In mature economies, large organizations have typically invested millions of dollars in on-premise infrastructure. In order to see a return on their investments, these organizations are often reluctant to move into a world where most infrastructure, applications and content reside off-site. Strong vested interests also impede the adoption of cloud computing. A shift to using cloud services at the expense of on premise infrastructure, challenges the role of IT departments. Hence, many within IT departments are reluctant to propose cloud computing options. Similarly, suppliers of hardware and software to large organizations may view cloud computing as a threat to strong revenue streams from their legacy businesses. These organizations are unlikely to propose options to their clients that reduce the size of a deal.
Organizations in China and in some other geographies in the APAC region such as India, Thailand, Indonesia and Vietnam don’t face these challenges.
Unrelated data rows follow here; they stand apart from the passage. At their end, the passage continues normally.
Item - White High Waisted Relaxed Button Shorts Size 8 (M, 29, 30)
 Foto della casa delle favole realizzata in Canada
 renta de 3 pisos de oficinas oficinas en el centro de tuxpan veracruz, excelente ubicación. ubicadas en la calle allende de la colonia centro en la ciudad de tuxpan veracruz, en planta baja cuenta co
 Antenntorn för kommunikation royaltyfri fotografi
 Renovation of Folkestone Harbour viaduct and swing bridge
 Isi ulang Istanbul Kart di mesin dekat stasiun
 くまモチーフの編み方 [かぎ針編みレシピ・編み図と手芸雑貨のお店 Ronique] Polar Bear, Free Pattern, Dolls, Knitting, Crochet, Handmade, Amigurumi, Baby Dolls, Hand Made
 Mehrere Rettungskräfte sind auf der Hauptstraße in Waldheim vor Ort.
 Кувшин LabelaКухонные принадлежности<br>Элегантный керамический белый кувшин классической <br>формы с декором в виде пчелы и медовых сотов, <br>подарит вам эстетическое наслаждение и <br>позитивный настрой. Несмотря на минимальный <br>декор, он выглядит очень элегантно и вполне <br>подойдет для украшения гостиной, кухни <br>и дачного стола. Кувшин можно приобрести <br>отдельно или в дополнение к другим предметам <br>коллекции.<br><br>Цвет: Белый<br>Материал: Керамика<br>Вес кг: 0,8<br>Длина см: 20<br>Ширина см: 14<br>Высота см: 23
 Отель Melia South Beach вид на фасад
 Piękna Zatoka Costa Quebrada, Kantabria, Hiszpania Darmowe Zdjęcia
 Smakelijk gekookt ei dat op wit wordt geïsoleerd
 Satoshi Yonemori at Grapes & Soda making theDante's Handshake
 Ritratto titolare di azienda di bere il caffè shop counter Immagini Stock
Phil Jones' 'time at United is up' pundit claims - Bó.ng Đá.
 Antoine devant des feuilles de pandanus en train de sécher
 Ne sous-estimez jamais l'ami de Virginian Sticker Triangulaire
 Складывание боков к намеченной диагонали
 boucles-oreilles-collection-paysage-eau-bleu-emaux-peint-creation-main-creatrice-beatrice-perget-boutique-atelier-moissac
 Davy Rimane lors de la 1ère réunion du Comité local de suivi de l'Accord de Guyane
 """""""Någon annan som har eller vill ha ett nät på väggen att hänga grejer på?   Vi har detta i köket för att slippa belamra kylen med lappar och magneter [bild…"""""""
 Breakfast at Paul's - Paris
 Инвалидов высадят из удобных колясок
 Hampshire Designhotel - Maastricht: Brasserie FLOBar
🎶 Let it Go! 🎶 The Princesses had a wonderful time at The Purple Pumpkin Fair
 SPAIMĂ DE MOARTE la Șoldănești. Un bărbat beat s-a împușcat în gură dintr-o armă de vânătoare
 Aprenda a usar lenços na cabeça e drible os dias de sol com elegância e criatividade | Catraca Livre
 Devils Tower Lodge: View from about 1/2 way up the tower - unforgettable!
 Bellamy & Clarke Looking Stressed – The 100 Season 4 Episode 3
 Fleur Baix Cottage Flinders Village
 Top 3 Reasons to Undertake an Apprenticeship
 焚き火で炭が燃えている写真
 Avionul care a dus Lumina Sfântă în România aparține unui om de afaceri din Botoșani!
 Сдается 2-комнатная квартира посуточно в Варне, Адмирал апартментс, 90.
The biggest challenge that they face is infrastructure and the impact of this infrastructure (or lack of it) on the performance and availability of cloud computing. However, this is changing rapidly, particularly within China.
In China, cities such as Shanghai, Shenzhen, Guangzhou and Ordos now have infrastructure that lends itself to the extremely rapid takeup of cloud computing services. Massive data centers are being built such as the data center in Langfang, Hebei province (being built by IBM and Range Technology) to meet demand for cloud services, in particular IaaS.
China’s strong position is compounded by the readiness of large telecommunications vendors such as China Telecom and China Mobile to offer cloud computing services, and the growth in local Chinese suppliers of cloud computing services. Indeed, Microsoft is now working with China Mobile to develop and deliver cloud services while SAP is doing the same with China Telecom. Both global software companies, clearly recognize the importance of establishing themselves in the Chinese cloud computing market. Examples of Chinese suppliers of cloud services are Kingdee and Ufida. Both companies have a heritage in the provision of on –premise software. Both are now making strategic moves to ensure that they are major suppliers of software as a service in China.
In summary, it has become clear only in the last few months that parts of China now have the infrastructure to enable the provision of cloud computing services; the suppliers positioned to deliver these services; and demand for these services. They do not have the same brake on cloud computing adoption, namely legacy business and investments, which exists in mature economies. Key regions within China are now poised to offer some of the most significant cloud computing opportunities in the world.